Tuttavia, "il rischio è destinato ad aumentare nel contesto del riscaldamento globale", ha sottolineato Claverie, "in cui lo scongelamento del permafrost continuerà ad accelerare e più persone popoleranno l'Artico sulla scia delle iniziative industriali".

Effetto riscaldamento climatico

E Claverie non è il solo ad avvertire che la regione potrebbe diventare un terreno fertile per un evento di ricaduta, quando un virus salta su un nuovo ospite e inizia a diffondersi.

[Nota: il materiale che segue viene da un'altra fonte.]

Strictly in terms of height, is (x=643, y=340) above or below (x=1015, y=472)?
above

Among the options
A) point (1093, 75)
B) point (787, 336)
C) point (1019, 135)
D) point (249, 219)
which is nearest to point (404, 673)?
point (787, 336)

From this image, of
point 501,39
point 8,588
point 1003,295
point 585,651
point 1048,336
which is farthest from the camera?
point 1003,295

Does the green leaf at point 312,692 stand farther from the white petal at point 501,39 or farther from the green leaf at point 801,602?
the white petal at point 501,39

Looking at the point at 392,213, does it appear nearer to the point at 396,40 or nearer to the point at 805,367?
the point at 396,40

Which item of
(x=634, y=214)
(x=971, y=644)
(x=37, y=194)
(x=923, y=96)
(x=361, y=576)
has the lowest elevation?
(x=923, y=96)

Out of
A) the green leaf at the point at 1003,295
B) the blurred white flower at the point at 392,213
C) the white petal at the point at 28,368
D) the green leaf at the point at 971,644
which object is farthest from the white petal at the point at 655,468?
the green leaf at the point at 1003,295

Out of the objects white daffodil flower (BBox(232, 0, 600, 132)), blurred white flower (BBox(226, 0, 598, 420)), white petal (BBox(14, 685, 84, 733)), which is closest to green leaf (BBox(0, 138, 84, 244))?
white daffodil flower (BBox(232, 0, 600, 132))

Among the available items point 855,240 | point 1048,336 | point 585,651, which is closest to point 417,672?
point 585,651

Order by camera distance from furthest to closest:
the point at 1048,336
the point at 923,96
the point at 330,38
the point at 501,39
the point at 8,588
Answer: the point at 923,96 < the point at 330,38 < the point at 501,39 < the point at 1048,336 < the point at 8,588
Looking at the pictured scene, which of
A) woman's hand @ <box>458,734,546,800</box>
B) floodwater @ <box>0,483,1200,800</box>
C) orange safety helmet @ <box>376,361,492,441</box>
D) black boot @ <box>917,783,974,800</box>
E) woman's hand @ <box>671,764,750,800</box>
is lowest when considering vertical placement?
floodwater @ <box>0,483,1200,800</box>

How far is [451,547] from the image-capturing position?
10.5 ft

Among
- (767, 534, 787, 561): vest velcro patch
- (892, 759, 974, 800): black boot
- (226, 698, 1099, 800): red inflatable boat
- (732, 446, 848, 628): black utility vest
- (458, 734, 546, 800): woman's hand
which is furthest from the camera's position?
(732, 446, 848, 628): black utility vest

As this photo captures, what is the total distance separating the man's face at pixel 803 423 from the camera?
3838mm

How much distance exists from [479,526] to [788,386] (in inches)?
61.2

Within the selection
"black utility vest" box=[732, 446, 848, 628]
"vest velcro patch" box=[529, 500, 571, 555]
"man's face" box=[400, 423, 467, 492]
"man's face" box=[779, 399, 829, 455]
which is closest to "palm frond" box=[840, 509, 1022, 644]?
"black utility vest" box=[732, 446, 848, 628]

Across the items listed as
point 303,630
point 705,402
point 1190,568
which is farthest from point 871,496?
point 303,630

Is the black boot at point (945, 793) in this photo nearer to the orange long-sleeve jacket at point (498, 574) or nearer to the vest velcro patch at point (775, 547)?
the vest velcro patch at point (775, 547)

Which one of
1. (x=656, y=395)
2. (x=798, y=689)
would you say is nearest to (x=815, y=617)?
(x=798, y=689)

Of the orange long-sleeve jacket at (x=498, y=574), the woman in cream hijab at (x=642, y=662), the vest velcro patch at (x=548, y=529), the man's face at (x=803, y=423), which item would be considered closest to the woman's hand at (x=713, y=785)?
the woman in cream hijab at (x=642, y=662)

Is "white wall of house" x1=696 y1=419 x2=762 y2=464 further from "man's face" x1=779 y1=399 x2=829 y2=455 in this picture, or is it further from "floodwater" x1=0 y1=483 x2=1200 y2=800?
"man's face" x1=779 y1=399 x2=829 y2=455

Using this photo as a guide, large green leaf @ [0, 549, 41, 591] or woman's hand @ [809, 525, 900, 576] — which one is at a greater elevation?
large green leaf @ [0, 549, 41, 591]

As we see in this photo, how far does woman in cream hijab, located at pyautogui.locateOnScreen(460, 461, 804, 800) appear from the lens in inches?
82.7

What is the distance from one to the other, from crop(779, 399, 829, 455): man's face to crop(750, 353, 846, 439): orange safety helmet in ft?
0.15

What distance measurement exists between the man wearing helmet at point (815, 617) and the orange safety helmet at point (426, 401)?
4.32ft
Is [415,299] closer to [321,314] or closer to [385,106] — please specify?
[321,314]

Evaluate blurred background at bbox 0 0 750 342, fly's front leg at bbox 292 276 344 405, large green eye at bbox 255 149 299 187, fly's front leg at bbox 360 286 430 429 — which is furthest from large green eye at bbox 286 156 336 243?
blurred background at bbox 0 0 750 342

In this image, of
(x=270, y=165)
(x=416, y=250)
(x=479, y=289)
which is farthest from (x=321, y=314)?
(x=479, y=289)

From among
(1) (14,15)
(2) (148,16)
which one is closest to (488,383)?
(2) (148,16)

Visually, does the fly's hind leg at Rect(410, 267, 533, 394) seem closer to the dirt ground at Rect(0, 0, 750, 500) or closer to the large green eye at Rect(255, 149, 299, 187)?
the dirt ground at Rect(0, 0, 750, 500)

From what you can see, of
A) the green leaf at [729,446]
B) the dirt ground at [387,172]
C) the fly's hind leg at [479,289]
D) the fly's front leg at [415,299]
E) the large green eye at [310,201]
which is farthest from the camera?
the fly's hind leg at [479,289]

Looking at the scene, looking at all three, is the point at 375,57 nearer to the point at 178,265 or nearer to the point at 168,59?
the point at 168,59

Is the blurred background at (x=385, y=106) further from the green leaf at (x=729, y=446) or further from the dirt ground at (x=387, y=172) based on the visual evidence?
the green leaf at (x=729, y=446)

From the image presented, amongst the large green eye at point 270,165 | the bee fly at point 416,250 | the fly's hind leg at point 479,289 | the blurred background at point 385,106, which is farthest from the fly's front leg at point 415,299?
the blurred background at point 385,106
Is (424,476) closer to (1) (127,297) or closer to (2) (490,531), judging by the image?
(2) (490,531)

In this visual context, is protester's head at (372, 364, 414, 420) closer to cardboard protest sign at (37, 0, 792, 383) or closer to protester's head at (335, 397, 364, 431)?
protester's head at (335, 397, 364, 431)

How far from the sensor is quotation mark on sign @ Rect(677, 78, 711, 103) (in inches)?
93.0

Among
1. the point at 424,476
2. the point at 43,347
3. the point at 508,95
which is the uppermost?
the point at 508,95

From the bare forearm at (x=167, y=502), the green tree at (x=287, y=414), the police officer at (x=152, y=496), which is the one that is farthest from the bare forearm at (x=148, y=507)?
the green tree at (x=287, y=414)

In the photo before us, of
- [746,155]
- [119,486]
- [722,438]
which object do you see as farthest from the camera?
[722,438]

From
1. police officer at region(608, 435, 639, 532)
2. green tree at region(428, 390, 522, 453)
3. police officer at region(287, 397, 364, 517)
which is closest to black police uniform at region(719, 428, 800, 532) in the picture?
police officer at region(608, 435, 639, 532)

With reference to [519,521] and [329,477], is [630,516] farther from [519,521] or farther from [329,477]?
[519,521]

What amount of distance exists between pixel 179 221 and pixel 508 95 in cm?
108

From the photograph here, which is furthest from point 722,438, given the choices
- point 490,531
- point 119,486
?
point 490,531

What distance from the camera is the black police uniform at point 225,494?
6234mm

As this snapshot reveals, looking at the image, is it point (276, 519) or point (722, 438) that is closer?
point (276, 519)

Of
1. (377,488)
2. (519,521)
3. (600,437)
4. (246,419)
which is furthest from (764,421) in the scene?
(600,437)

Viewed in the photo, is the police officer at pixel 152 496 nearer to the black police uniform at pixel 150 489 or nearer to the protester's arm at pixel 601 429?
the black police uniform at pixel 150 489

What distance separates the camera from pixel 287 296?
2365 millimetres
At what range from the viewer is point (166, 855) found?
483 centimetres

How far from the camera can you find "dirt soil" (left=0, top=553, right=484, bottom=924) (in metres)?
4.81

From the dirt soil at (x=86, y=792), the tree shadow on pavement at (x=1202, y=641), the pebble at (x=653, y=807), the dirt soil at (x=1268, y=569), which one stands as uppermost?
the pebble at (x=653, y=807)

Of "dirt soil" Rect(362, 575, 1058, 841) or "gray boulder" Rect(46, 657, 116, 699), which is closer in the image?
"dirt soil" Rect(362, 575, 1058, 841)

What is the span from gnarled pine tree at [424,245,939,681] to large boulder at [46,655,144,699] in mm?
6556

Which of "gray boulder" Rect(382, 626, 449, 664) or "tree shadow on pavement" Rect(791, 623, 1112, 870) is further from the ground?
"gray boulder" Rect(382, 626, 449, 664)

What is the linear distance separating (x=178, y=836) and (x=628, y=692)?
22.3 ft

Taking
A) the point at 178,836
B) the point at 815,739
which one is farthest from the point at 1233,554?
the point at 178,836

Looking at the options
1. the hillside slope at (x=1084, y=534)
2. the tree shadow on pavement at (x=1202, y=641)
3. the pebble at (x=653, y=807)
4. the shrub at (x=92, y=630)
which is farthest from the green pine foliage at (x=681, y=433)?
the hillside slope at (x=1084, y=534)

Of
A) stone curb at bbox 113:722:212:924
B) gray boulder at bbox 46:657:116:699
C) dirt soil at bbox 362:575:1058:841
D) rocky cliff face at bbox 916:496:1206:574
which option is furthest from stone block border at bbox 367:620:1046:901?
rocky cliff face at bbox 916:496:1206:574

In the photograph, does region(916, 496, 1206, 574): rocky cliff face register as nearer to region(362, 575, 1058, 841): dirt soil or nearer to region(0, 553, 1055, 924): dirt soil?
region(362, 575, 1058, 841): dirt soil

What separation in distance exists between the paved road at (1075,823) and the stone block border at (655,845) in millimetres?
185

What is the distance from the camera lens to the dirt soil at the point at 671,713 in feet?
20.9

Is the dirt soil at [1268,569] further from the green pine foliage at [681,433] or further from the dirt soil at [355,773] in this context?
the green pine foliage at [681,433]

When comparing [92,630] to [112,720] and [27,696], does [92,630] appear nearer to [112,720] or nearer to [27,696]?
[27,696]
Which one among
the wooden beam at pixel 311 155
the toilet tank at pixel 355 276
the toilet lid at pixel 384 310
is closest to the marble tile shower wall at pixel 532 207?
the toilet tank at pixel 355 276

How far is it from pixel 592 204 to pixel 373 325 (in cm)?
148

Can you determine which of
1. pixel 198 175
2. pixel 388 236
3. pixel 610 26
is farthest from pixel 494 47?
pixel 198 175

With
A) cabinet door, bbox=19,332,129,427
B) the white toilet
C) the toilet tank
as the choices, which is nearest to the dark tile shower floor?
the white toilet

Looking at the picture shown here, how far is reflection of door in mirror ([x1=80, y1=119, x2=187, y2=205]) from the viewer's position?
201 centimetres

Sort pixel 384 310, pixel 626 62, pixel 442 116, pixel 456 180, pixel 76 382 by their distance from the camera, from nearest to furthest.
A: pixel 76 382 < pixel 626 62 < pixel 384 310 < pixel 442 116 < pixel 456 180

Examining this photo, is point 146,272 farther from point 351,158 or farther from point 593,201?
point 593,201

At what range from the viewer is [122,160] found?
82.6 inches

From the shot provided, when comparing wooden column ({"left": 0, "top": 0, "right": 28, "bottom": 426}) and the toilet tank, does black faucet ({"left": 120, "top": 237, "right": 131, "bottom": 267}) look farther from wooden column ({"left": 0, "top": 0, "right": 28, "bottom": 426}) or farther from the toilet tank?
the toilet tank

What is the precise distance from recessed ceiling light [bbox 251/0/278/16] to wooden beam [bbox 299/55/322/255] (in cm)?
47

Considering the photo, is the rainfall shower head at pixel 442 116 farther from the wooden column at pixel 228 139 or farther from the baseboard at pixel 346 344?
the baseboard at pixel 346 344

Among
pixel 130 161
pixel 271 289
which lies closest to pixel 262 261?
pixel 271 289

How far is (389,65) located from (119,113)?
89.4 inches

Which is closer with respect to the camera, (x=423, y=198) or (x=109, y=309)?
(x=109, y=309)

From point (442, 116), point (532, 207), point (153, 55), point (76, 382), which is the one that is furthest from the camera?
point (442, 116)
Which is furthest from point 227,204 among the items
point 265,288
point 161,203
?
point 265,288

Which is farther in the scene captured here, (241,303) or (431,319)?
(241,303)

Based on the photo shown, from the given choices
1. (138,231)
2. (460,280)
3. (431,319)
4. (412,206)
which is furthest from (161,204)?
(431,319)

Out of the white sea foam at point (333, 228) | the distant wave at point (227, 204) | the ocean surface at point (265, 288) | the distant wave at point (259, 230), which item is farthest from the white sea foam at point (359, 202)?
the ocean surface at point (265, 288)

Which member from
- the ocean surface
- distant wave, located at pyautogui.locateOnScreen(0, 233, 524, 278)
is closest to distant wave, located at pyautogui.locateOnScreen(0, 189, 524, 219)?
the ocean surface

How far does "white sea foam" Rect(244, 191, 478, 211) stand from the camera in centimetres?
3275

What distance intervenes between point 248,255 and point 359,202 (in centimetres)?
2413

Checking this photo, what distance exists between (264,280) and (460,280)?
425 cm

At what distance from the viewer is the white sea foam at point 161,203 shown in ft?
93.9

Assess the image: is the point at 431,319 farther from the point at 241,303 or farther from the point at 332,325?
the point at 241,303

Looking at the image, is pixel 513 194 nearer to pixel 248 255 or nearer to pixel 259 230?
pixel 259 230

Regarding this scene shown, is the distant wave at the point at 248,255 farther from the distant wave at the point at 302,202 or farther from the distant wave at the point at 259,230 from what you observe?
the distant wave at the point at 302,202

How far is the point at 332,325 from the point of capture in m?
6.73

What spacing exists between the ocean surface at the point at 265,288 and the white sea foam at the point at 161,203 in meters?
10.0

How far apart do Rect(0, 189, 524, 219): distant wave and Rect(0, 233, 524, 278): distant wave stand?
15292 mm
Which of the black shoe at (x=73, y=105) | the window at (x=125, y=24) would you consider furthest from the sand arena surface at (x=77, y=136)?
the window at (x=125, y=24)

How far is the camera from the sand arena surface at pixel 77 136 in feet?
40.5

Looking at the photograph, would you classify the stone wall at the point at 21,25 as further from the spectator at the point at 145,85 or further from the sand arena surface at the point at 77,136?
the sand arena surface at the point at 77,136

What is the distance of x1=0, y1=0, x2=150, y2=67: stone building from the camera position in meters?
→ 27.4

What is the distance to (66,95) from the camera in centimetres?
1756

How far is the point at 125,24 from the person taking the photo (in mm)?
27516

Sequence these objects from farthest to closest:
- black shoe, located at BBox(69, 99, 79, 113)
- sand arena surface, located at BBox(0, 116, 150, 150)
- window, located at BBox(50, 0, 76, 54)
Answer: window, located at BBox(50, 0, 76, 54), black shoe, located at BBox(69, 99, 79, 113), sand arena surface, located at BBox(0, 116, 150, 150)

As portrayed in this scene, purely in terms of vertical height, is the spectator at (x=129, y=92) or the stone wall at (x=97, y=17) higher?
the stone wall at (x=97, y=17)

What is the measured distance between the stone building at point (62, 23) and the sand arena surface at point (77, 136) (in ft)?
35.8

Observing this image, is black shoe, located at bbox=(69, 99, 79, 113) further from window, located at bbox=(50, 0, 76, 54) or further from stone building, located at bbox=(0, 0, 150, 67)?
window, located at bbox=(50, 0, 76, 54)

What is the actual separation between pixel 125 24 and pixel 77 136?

L'anno scorso, un team di scienziati ha pubblicato una ricerca su campioni di suolo e sedimenti lacustri prelevati dal lago Hazen, un lago d'acqua dolce in Canada situato all'interno del circolo polare artico. Gli esperti hanno sequenziato il materiale genetico nel sedimento per identificare le firme virali e i genomi di potenziali ospiti - piante e animali - nell'area. Cos'è emerso? Utilizzando un'analisi del modello al computer, hanno suggerito che il rischio che i virus si trasmettano a nuovi ospiti possa essere più alto nei luoghi vicini a dove grandi quantità di acqua di disgelo glaciale scorrono nel lago. E il riscaldamento climatico non fa che rendere più probabile questo scenario.